WHAT IS NEEDED: All lines from the one containing "Mos2】Cross×Linen ショールカラー ワンピース" through the final line of the entries are to be written out verbatim; no other line is to be included.

INPUT FOR THIS TASK:
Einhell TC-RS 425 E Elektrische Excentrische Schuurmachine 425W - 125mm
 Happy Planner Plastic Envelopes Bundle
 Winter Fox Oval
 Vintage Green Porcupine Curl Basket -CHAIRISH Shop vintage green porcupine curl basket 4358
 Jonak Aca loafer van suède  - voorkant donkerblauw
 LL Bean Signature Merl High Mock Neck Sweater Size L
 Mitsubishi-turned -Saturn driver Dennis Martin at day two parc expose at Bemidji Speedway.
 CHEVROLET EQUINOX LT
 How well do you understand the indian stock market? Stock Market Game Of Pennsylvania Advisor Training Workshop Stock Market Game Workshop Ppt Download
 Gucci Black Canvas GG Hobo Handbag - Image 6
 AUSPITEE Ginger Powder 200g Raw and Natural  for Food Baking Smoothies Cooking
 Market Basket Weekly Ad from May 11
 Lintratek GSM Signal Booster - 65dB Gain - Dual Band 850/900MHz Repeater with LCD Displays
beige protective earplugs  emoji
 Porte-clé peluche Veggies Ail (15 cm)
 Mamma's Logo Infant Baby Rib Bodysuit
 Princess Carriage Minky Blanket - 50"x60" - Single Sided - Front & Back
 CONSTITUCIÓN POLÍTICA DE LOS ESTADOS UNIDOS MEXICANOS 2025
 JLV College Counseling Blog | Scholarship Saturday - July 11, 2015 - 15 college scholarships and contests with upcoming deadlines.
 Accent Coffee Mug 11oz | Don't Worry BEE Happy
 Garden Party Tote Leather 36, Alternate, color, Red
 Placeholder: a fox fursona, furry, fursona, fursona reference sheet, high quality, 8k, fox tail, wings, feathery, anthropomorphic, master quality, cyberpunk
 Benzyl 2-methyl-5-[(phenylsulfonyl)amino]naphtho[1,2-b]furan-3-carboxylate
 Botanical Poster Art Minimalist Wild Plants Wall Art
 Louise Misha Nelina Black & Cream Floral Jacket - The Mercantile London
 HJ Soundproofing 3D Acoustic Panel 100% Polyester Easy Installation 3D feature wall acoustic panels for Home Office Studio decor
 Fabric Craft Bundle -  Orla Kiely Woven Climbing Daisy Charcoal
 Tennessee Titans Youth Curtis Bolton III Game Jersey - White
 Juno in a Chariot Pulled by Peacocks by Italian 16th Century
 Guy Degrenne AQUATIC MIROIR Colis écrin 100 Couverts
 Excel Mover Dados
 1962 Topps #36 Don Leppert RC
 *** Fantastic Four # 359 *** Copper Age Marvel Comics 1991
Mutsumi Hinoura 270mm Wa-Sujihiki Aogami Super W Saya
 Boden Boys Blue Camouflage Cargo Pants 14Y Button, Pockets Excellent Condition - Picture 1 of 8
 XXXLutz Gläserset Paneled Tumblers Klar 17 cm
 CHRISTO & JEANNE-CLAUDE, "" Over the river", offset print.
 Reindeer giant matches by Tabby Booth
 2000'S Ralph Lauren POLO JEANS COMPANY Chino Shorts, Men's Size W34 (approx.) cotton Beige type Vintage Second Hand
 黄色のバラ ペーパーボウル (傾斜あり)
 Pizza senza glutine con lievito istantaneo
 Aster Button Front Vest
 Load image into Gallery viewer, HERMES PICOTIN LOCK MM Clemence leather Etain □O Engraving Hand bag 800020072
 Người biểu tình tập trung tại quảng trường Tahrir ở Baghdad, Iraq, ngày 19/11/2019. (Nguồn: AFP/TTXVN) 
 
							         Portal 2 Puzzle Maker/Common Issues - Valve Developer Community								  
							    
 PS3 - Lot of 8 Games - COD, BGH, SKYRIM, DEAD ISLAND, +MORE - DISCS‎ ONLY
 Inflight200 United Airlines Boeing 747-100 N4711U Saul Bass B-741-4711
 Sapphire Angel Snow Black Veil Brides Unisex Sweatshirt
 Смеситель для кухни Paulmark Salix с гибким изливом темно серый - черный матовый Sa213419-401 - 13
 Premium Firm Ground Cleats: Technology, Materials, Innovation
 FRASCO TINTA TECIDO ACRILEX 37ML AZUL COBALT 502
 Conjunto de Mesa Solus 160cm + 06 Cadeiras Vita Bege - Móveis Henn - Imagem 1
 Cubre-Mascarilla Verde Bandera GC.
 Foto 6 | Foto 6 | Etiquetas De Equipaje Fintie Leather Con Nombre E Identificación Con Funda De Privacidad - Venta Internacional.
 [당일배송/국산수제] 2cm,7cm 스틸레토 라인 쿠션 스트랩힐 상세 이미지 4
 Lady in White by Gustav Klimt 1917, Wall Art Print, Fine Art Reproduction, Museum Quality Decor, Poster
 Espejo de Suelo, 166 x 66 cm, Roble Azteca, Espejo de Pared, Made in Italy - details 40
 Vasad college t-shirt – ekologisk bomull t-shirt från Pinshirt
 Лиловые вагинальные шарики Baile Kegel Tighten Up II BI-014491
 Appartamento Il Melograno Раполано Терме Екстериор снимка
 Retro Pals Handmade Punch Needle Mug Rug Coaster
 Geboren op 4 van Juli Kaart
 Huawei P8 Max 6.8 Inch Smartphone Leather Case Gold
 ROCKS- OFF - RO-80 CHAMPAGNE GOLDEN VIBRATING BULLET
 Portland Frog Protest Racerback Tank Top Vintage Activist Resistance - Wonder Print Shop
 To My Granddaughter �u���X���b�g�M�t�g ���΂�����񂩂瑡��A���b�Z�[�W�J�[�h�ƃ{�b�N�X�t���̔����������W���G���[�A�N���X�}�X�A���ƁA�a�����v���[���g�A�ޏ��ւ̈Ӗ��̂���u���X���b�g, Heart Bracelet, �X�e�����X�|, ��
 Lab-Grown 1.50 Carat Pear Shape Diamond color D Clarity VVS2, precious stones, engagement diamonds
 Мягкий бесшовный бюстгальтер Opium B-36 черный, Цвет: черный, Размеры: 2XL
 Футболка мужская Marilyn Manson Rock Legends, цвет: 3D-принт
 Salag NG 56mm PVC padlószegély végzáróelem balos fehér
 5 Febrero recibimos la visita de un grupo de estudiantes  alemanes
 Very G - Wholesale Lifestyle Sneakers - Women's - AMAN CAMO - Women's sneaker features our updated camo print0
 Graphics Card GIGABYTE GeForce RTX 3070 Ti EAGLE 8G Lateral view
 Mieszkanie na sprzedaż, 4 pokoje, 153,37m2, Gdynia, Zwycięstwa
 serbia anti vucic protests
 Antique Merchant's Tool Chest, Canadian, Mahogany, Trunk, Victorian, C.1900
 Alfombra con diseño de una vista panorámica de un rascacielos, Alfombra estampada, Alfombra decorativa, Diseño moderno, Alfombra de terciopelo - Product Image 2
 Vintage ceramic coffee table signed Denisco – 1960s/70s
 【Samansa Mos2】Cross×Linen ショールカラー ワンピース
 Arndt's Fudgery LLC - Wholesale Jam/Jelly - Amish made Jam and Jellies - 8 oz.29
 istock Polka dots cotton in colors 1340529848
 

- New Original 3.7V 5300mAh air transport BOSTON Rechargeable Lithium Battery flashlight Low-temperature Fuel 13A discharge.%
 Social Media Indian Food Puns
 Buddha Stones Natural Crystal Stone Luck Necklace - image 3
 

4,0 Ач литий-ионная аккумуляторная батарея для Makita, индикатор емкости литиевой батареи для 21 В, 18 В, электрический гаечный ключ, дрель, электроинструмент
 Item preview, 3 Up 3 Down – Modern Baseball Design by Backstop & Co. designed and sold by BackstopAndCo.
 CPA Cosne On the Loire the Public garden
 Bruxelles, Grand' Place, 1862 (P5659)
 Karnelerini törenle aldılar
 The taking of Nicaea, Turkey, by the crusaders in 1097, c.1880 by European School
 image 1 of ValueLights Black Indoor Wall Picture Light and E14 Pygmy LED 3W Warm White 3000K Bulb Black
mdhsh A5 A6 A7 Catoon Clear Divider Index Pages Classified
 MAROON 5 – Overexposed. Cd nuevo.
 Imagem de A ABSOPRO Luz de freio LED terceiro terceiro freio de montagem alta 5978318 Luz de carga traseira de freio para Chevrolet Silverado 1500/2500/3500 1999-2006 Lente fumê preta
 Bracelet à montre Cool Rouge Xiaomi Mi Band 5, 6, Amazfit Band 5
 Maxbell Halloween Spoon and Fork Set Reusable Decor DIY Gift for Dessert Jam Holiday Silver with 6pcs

ANSWER BOX:
 【Samansa Mos2】Cross×Linen ショールカラー ワンピース
 Arndt's Fudgery LLC - Wholesale Jam/Jelly - Amish made Jam and Jellies - 8 oz.29
 istock Polka dots cotton in colors 1340529848
 

- New Original 3.7V 5300mAh air transport BOSTON Rechargeable Lithium Battery flashlight Low-temperature Fuel 13A discharge.%
 Social Media Indian Food Puns
 Buddha Stones Natural Crystal Stone Luck Necklace - image 3
 

4,0 Ач литий-ионная аккумуляторная батарея для Makita, индикатор емкости литиевой батареи для 21 В, 18 В, электрический гаечный ключ, дрель, электроинструмент
 Item preview, 3 Up 3 Down – Modern Baseball Design by Backstop & Co. designed and sold by BackstopAndCo.
 CPA Cosne On the Loire the Public garden
 Bruxelles, Grand' Place, 1862 (P5659)
 Karnelerini törenle aldılar
 The taking of Nicaea, Turkey, by the crusaders in 1097, c.1880 by European School
 image 1 of ValueLights Black Indoor Wall Picture Light and E14 Pygmy LED 3W Warm White 3000K Bulb Black
mdhsh A5 A6 A7 Catoon Clear Divider Index Pages Classified
 MAROON 5 – Overexposed. Cd nuevo.
 Imagem de A ABSOPRO Luz de freio LED terceiro terceiro freio de montagem alta 5978318 Luz de carga traseira de freio para Chevrolet Silverado 1500/2500/3500 1999-2006 Lente fumê preta
 Bracelet à montre Cool Rouge Xiaomi Mi Band 5, 6, Amazfit Band 5
 Maxbell Halloween Spoon and Fork Set Reusable Decor DIY Gift for Dessert Jam Holiday Silver with 6pcs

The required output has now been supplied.